Page 1 of 2

.htaccess file not working

Posted: Fri Jun 30, 2006 5:31 pm
by Burrito
I'm a complete friggin newb to *nix and a relative newb to apache. I have successfully set up an .htaccess file on a windows box with apache to restrict access to a folder and am trying right now to do the same on a *nix box with no success.

here is what my .htaccess file looks like:

Code: Select all

AuthName "restricted database"
AuthType Basic
AuthUserFile /usr/local/httpd/users

require valid-user
I used htpasswd to create my users file and it worked fine

I also changed the AllowOverride directive in httpd.conf to AuthConfig from none.

restarted apache and tried to access a file in my folder with the .htaccess file and it let me right through...what am I missing?

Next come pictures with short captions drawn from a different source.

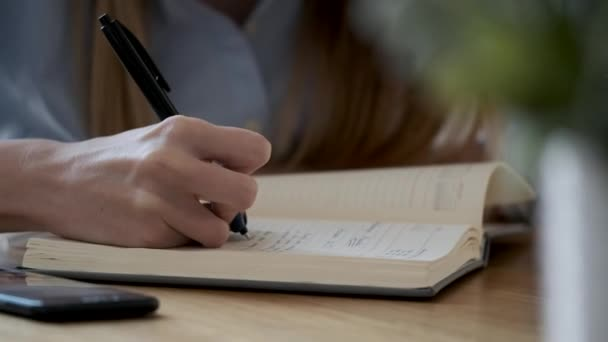 Close-up of a woman's hand writing in her agenda in the office.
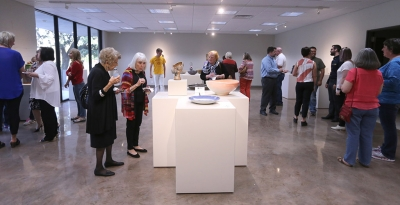People look at the different bowls created by different artists at the Empty Bowls Gallery Reception held at the Wichita Falls Museum of Art at MSU Oct. 5. Photo by Rachel Johnson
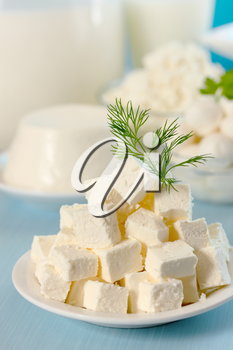 Feta cheese cut into slices on a plate
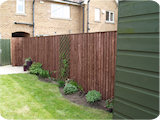 Feather edge wooden fence cladding in a Bolton garden.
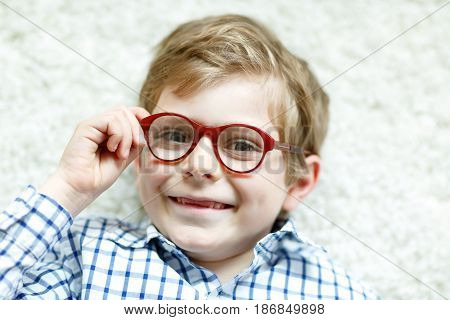 Close-up portrait of little blond kid boy with brown eyeglasses on white background. Happy smiling child in casual clothes. Childhood, vision, eyewear, optician store. Boy choosing new glasses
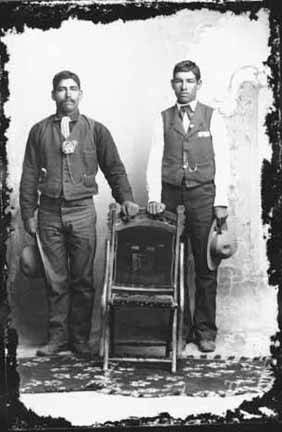 Father and son in studio, mining area of Hillsboro and Kingston, New Mexico, ca. 1885 - 1890, by J.C. Burge. Palace of the Governors Photo Archives 076219.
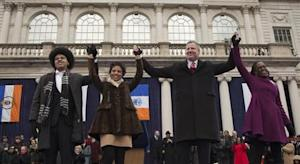 New York City Mayor Bill de Blasio and family raise their arms after his formal inauguration ceremony on the steps of City Hall in New York on January 1, 2014. REUTERS/Adrees Latif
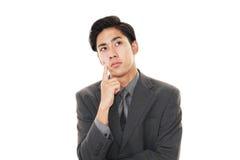 Неудовлетворенный азиатский бизнесмен Стоковое Фото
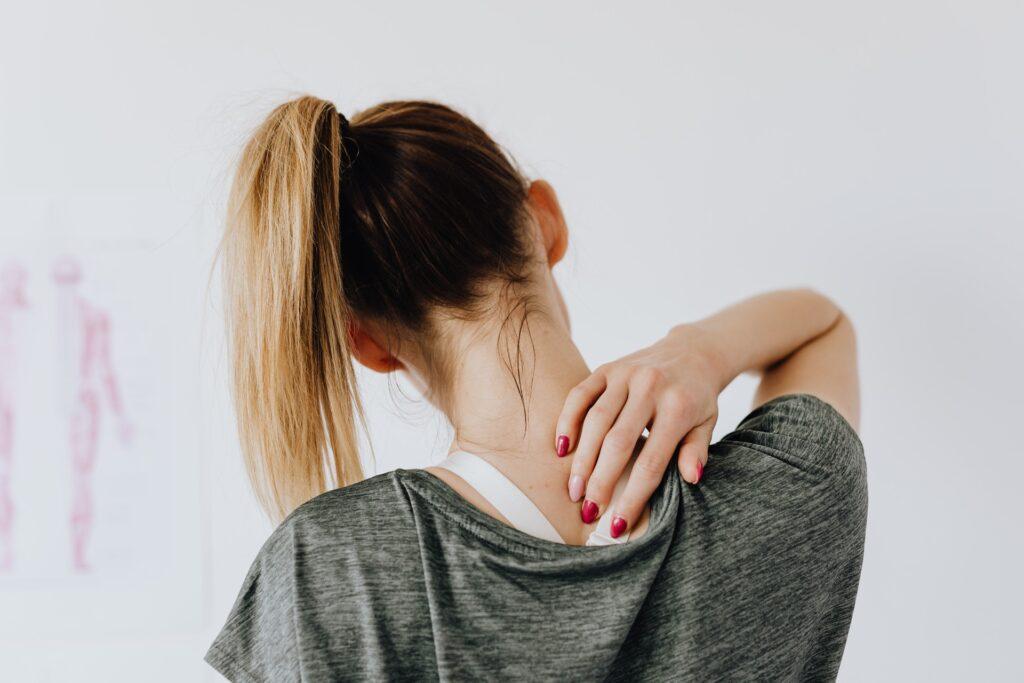 En tjej masserar sin värkande nacke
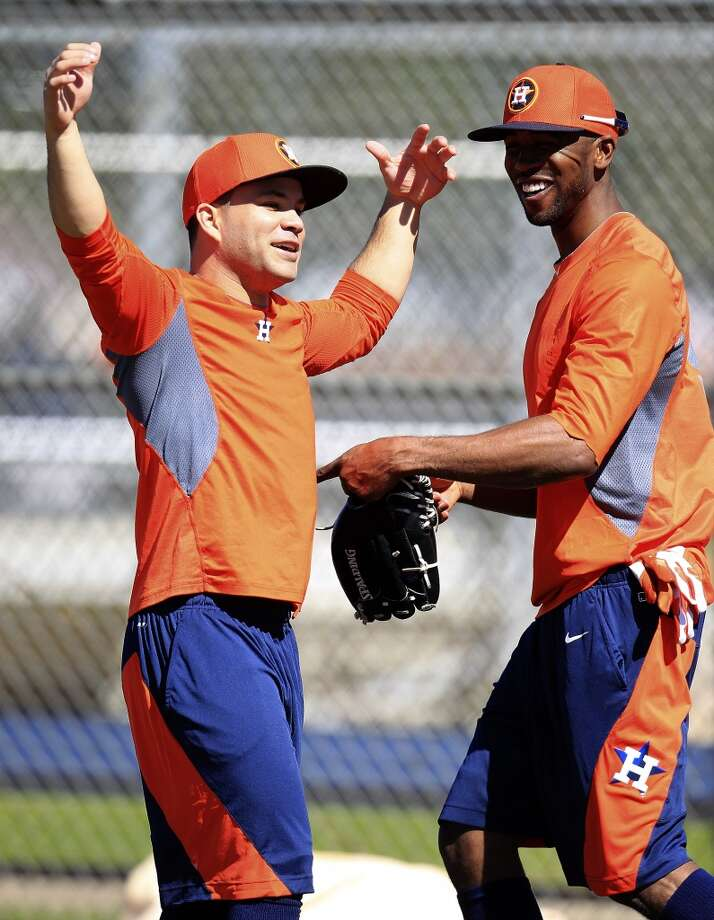 Jose Altuve, left, and Dexter Fowler, right, horse around at batting practice during workouts for early-arriving position players. Photo: Karen Warren, Houston Chronicle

Posted: Fri Jun 30, 2006 6:19 pm
by Burrito
I've also tried using the standard file name .htpasswd instead of users....no luck

Posted: Sun Jul 02, 2006 5:55 pm
by Burrito
Image

Posted: Wed Jul 05, 2006 10:36 am
by Burrito
Image Image Image

sorry to keep bumping this but I really need a resolution here and I'm at a complete dead end...

Posted: Wed Jul 05, 2006 10:49 am
by Benjamin
Windows doesn't like files starting with a .

Try putting a few characters in front of it and changing your apache config file to reflect the change. Then restart apache.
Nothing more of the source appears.